Natalie Grove, clinical lead for a community mental health team in Norwich, echoed these concerns.
She told Nursing Times that she currently did not have enough nurses to meet the demands for the servive.
Ms Grove added: “People are waiting to be seen who are mentally unwell so obviously their risk goes up.
“Nurses are being burnt out from the job because they’re going above and beyond.”
Ms Grove explained that she was off sick last year due to stress and burnout, and that even when she returned “nothing had changed”.
“I’ve just had to change my attitude so that I don’t become unwell, and keep inspiring other members of the team to keep working,” she added.
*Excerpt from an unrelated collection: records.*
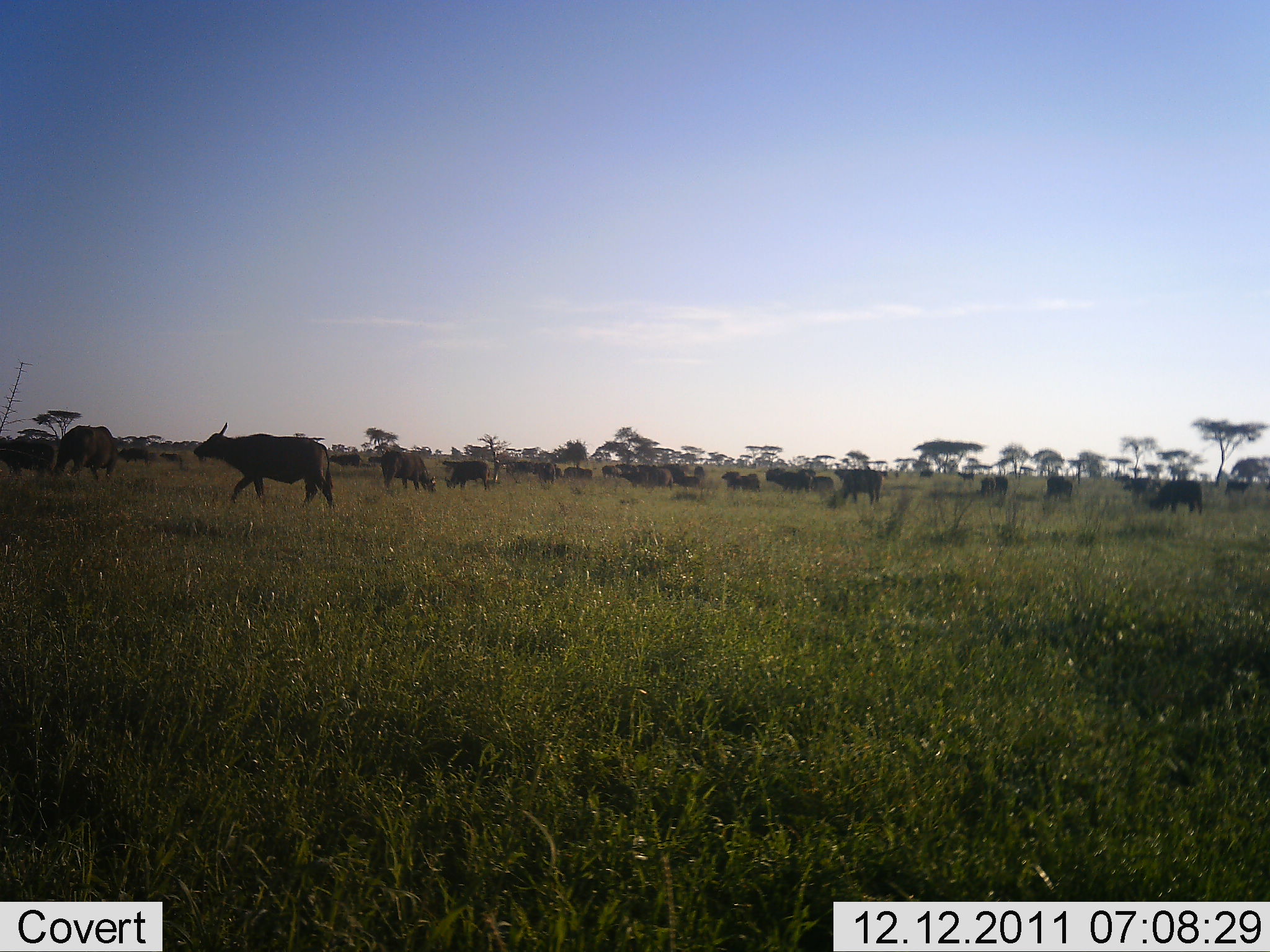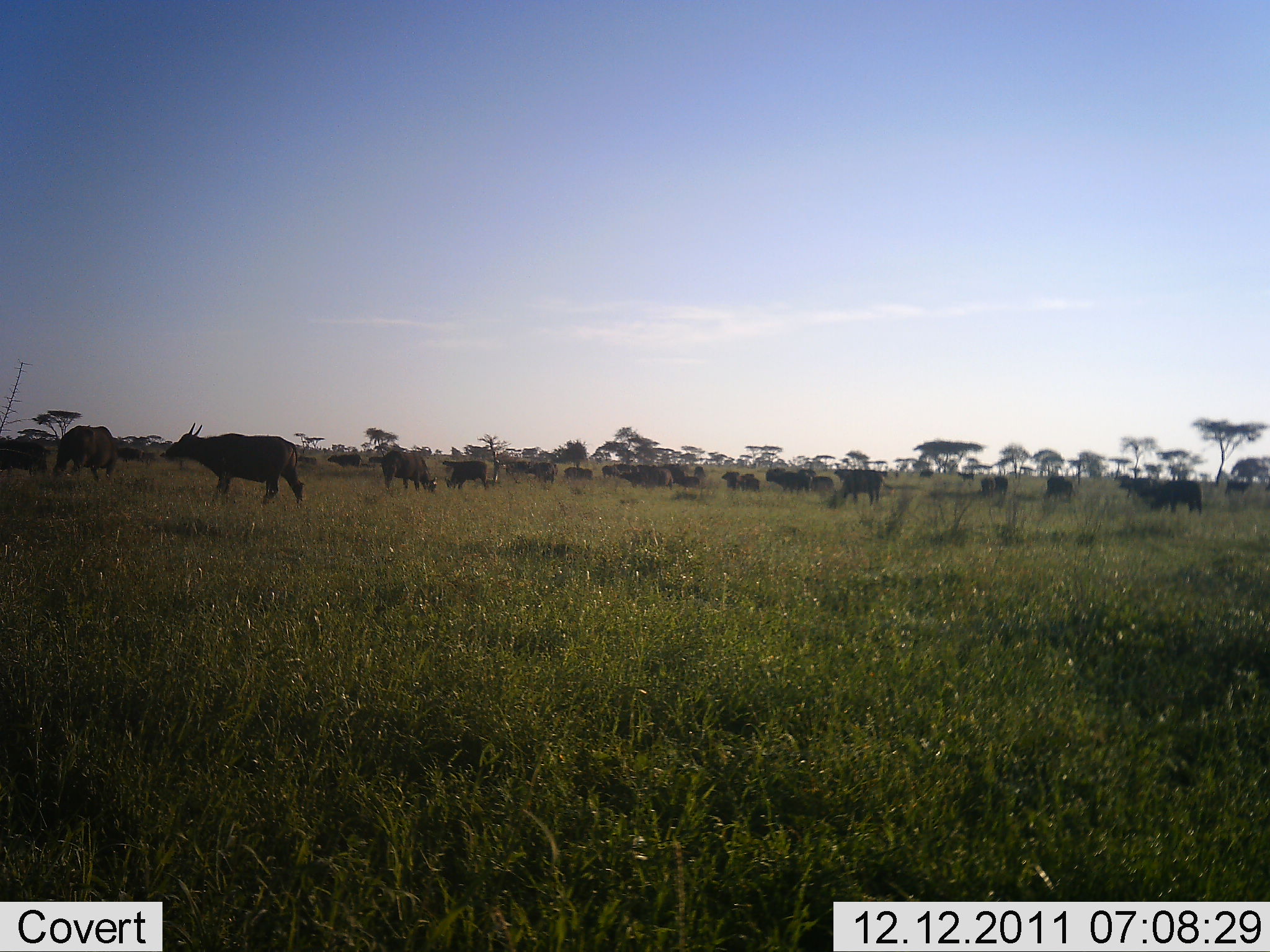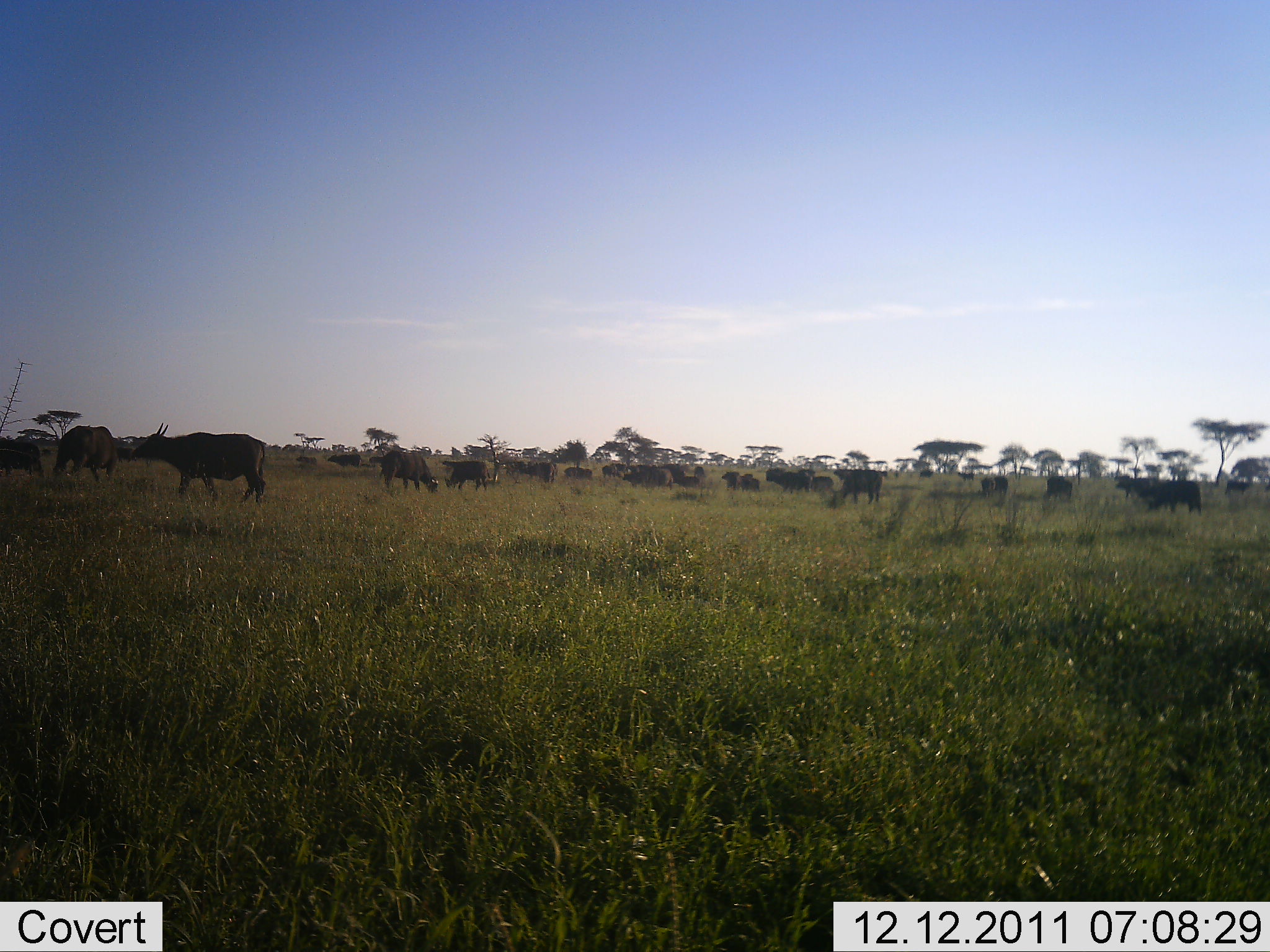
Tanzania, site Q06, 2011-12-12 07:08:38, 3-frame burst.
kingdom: Animalia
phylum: Chordata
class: Mammalia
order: Artiodactyla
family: Bovidae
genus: Syncerus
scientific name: Syncerus caffer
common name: cape buffalo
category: buffalo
Buffalo (cape buffalo) (Syncerus caffer), count 11-50. Behavior (volunteer vote fractions): standing 75%, resting 0%, moving 67%, interacting 0%. Young present (vote fraction): 0%. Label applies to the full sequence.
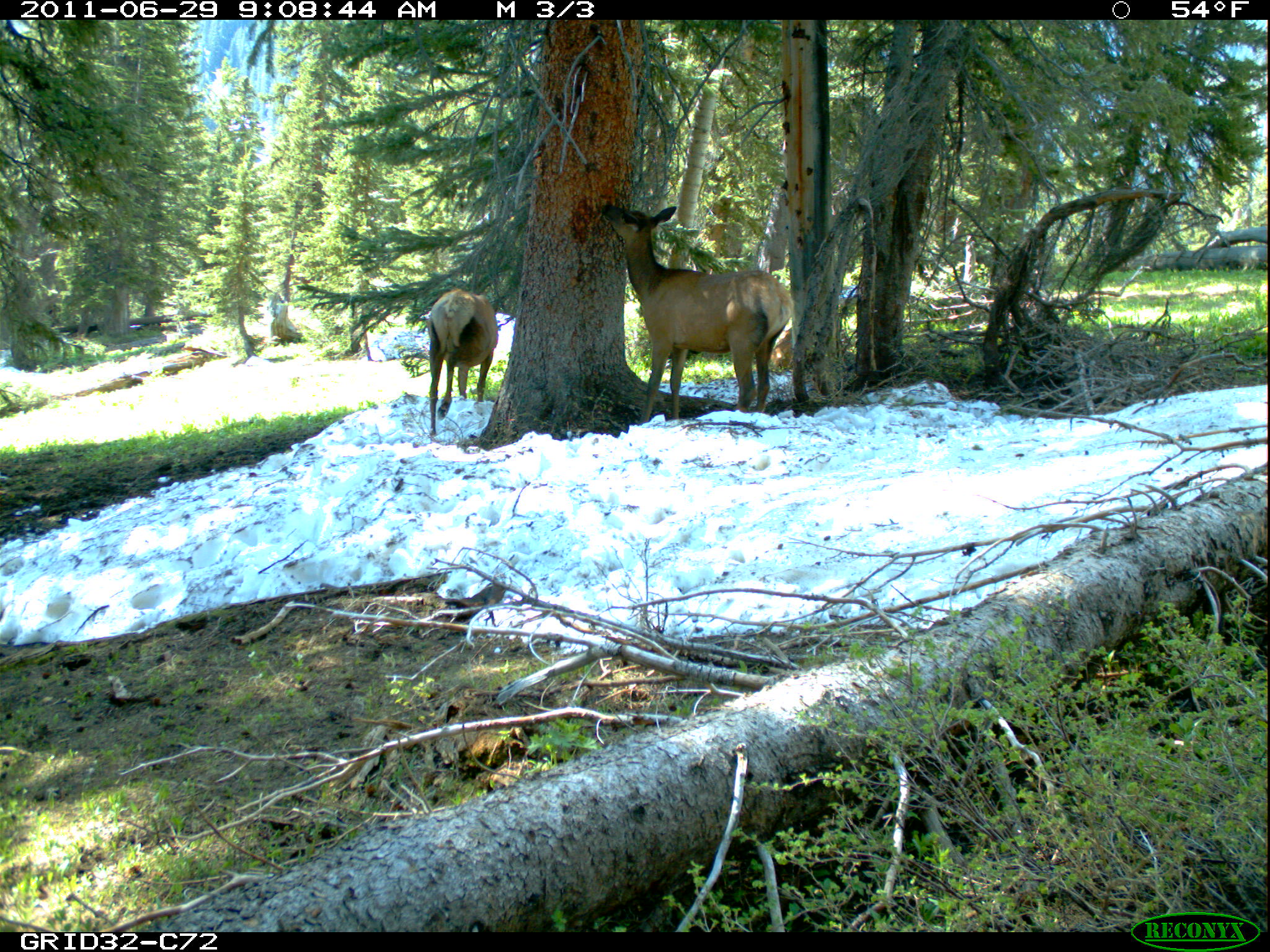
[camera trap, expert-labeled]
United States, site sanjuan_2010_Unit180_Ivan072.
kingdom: Animalia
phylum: Chordata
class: Mammalia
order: Artiodactyla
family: Cervidae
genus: Cervus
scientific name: Cervus elaphus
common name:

Joining her colleagues on the picket line was Esther Smith, a mental health nurse at Hellesdon Hospital.
Over the last seven years at the trust, Ms Smith said that she has noticed that it had become harder to retain staff due to issues with pay and stress.
She said: “We want fair pay, we want staffing, we want our service users to be safe because we [have] got a duty of care for them, to safeguard them, to protect them – but every day we are short of staff.”
Ms Smith added: “Until our voice is heard we will continue, we will never give up [and] the struggle continues.”